- Country: Turkey
- Location: Şırnak, Şırnak Province
- Coordinates: 37°26′28.69″N 42°44′01.44″E﻿ / ﻿37.4413028°N 42.7337333°E
- Purpose: Water supply, military
- Status: Operational
- Construction began: 2008
- Opening date: 2012
- Construction cost: US$31,680,000 (TL₺49,500,000)
- Owner: State Hydraulic Works

Dam and spillways
- Type of dam: Gravity, roller-compacted concrete
- Impounds: Ortasu River
- Height: 56.8 m (186 ft)
- Height (foundation): 66.8 m (219 ft)
- Length: 198 m (650 ft)
- Elevation at crest: 811.80 m (2,663 ft)
- Width (crest): 8 m (26 ft)
- Dam volume: 157,000 m^{3} (205,348 cu yd)
- Spillway type: Uncontrolled overflow
- Spillway capacity: 919 m^{3}/s (32,454 cu ft/s)

Reservoir
- Catchment area: 398.3 km^{2} (154 mi^{2})

Power Station
- Turbines: 2 x 2.5 MW (planned)
- Installed capacity: 5 MW (planned)

= Şırnak Dam =

The Şırnak Dam is a gravity dam on the Ortasu River (a tributary of the Hezil River) about 25 km southeast of Şırnak town in Şırnak Province, southeast Turkey.
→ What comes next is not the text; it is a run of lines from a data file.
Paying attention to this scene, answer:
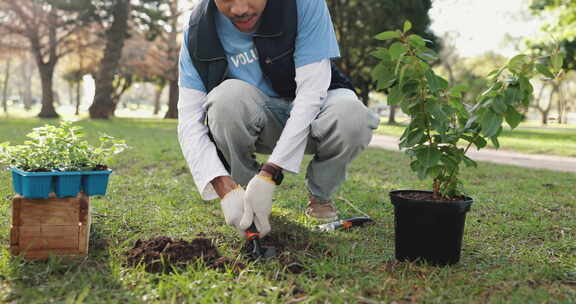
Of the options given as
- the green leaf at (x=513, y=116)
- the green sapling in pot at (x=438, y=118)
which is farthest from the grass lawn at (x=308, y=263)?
the green leaf at (x=513, y=116)

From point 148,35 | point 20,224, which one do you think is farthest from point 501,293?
point 148,35

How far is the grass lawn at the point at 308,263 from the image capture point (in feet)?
5.46

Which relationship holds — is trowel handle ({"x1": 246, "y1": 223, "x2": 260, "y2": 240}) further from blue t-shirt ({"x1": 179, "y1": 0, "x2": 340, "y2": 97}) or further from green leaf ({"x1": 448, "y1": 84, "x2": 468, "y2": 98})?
green leaf ({"x1": 448, "y1": 84, "x2": 468, "y2": 98})

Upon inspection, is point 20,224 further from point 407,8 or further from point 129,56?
point 129,56

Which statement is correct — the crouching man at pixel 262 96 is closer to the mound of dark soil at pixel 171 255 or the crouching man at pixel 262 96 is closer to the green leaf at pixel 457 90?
the mound of dark soil at pixel 171 255

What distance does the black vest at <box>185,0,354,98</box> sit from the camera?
2432 millimetres

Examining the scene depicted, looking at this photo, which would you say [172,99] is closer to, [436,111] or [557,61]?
[436,111]

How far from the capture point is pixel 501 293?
172 centimetres

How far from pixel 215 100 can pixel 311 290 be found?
118cm

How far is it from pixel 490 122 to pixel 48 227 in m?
1.82

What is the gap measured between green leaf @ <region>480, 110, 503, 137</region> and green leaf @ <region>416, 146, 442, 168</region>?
0.20m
Under contract from Turkey's State Hydraulic Works, AGE Inşaat began construction on the dam in 2008 and it was completed in 2012.

The reported purpose of the dam is water storage and it can also support a 5 MW hydroelectric power station in the future. Another purpose of the dam which has been widely reported in the Turkish press is to reduce the freedom of movement of Kurdistan Workers' Party (PKK) militants. Blocking and flooding valleys near the Iraq–Turkey border is expected to help curb cross-border PKK smuggling and deny caves in which ammunition can be stored. A total of 11 dams along the border; seven in Şırnak Province and four in Hakkâri Province were implemented for this purpose. In Şırnak they are the Silopi Dam downstream of the Şırnak Dam on the Hezil River and upstream is the Uludere, Balli, Kavşaktepe, Musatepe and Çetintepe Dams on the Ortasu River. In Hakkari are the Gölgeliyamaç (since cancelled) and Çocuktepe Dams on the Güzeldere River and the Aslandağ and Beyyurdu Dams on the Bembo River.